Multi-parameter comparison of thrombus formation on three microspots for 11 mouse strains with genetic deficiencies. Whole blood from mice with indicated genetic defects or corresponding wild-types was perfused over three microspots (M1-3), as for Figure 3. Brightfield images (P1-5) and fluorescence images (P6, AF647-annexin A5; P7, FITC anti-CD62P Ab; P8, PE-JON/A Ab) were analyzed for each microspot. Per microspot, parameter values were univariate scaled (0-10) across all mouse strains. (A) Subtraction heatmap of differences between deficient and wild-type strains, filtered for changes outside the range of (composite) mean ± SD, to select relevant changes.
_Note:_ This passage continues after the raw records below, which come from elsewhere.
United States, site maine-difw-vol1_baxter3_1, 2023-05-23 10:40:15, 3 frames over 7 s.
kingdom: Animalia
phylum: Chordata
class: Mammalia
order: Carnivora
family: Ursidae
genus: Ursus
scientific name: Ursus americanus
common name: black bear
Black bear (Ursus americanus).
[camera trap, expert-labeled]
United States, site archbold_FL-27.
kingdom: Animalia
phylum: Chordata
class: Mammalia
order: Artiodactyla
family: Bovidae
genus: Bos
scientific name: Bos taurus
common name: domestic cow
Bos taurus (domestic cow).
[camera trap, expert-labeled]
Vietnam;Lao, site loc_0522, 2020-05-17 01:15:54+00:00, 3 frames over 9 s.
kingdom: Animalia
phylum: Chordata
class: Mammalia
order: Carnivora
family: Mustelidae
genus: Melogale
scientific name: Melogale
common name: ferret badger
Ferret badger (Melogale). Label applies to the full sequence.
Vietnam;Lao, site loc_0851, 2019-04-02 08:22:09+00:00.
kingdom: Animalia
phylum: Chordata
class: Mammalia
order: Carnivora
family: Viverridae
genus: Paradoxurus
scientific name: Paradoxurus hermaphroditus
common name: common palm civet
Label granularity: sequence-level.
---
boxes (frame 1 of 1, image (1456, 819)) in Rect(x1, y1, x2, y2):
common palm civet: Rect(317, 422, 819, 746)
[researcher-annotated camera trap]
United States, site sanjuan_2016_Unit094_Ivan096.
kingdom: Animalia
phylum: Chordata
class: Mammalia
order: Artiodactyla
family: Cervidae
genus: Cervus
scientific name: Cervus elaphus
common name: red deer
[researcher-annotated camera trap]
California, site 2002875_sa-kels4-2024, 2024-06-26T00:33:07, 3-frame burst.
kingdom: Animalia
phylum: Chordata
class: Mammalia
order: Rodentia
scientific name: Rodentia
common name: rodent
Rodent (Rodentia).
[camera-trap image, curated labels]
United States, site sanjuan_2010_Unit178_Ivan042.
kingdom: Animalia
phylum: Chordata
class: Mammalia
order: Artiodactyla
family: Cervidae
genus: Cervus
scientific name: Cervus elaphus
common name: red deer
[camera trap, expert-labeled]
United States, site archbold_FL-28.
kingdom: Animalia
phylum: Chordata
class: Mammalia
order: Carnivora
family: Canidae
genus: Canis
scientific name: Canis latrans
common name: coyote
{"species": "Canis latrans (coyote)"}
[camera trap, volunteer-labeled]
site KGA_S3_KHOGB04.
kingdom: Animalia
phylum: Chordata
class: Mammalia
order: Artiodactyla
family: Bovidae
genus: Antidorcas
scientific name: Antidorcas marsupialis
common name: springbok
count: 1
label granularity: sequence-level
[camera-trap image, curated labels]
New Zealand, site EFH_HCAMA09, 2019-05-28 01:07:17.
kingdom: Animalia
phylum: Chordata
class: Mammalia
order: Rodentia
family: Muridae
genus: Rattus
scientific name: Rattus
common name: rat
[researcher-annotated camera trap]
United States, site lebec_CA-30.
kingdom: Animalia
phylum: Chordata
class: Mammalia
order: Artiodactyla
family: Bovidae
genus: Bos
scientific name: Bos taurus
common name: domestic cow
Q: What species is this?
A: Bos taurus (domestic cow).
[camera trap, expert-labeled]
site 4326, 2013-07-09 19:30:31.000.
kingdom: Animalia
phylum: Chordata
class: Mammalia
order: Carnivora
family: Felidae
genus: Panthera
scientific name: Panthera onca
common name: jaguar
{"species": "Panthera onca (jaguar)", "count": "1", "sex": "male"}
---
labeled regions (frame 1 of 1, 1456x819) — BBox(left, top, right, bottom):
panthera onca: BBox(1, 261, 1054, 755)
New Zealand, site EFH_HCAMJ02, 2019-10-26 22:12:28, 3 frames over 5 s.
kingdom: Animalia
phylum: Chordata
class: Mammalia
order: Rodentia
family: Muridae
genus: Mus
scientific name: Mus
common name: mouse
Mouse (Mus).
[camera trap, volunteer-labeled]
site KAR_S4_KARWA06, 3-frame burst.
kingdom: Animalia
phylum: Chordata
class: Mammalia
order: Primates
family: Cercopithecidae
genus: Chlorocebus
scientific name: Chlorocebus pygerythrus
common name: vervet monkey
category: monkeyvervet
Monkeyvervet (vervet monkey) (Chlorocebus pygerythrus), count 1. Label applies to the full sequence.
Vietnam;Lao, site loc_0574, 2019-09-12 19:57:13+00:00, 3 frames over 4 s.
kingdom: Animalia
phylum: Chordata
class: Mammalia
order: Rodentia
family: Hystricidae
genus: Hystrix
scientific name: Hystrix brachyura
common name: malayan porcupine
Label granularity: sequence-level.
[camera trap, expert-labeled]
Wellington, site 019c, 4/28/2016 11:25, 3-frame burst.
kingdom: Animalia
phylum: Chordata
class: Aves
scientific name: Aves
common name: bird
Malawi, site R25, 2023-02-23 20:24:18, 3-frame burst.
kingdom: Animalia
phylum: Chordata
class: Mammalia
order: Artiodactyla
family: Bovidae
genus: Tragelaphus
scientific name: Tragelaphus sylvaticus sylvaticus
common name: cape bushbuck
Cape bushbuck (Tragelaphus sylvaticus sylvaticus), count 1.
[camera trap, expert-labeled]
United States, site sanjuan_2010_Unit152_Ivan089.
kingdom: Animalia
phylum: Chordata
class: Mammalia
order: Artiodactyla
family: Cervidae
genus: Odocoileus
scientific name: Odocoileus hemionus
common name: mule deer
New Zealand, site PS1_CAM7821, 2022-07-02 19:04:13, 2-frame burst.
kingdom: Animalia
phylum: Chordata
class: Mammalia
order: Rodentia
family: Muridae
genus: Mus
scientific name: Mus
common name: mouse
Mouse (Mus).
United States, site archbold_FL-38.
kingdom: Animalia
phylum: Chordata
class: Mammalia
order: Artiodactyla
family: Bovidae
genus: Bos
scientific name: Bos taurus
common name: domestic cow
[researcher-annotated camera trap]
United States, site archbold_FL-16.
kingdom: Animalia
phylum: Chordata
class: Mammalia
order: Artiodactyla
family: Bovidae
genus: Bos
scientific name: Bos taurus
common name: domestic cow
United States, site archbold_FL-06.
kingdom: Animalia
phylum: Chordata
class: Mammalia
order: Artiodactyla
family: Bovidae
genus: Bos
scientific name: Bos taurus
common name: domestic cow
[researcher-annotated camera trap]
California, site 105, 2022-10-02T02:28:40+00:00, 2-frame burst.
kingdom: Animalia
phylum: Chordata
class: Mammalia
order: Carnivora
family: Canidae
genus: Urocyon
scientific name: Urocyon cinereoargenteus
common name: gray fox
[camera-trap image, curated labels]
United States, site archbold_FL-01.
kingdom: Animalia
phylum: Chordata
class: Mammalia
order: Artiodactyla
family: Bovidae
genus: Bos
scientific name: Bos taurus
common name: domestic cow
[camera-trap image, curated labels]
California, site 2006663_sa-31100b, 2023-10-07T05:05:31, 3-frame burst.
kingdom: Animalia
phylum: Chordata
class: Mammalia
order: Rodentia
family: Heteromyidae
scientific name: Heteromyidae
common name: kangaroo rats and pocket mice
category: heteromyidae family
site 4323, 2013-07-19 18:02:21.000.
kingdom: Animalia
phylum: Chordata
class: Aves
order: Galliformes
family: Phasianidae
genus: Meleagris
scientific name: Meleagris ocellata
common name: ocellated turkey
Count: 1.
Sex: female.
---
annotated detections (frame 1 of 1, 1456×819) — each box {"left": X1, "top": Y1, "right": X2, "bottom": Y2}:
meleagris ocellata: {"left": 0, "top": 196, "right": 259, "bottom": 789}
Genes were ranked based on effects on thrombus signature (ΣP2-5) across microspots M1-3, as shown in black bars. Colors represent unchanged (black), decreased (green) or increased (red) parameters. (B) Subtraction heatmap with ranking based on gene effects on platelet adhesion (P1), as indicated in right black bars.

Figure 5

Effects of genetic modification on arterial thrombosis and tail bleeding in comparison to collagen-dependent thrombus formation using microfluidics. Effects of genetic or antibody-induced defects of concerning mouse strains on arterial thrombosis and tail bleeding was obtained from the literature (see Table 1). Effects were classified as being unchanged (black), antithrombotic/prolonged bleeding (green) or prothrombotic/shortened bleeding (red), according to procedures described before (23). White color indicates that information is lacking. Heat mapped data were ranked based on summative effects on all thrombus formation parameters (ΣP1-5) from surface M1.

Figure 6

Network of protein-protein interactions in collagen-dependent thrombus formation. Network, constructed from the STRING database and visualized in Cytoscape, of murine protein-protein interactions with as seed the 37 investigated core genes. The network contained 117 nodes (37 core nodes, 80 novel nodes) and 1142 edges. Core nodes of the network were color- and size-coded based on altered thrombus signature (ΣP2-5) at surface M1. Green color intensity (larger size) of nodes points to a stronger reducing effect, and red color intensity (large size) to a stronger stimulating effect in comparison to wild-type. Novel nodes are indicated in gray.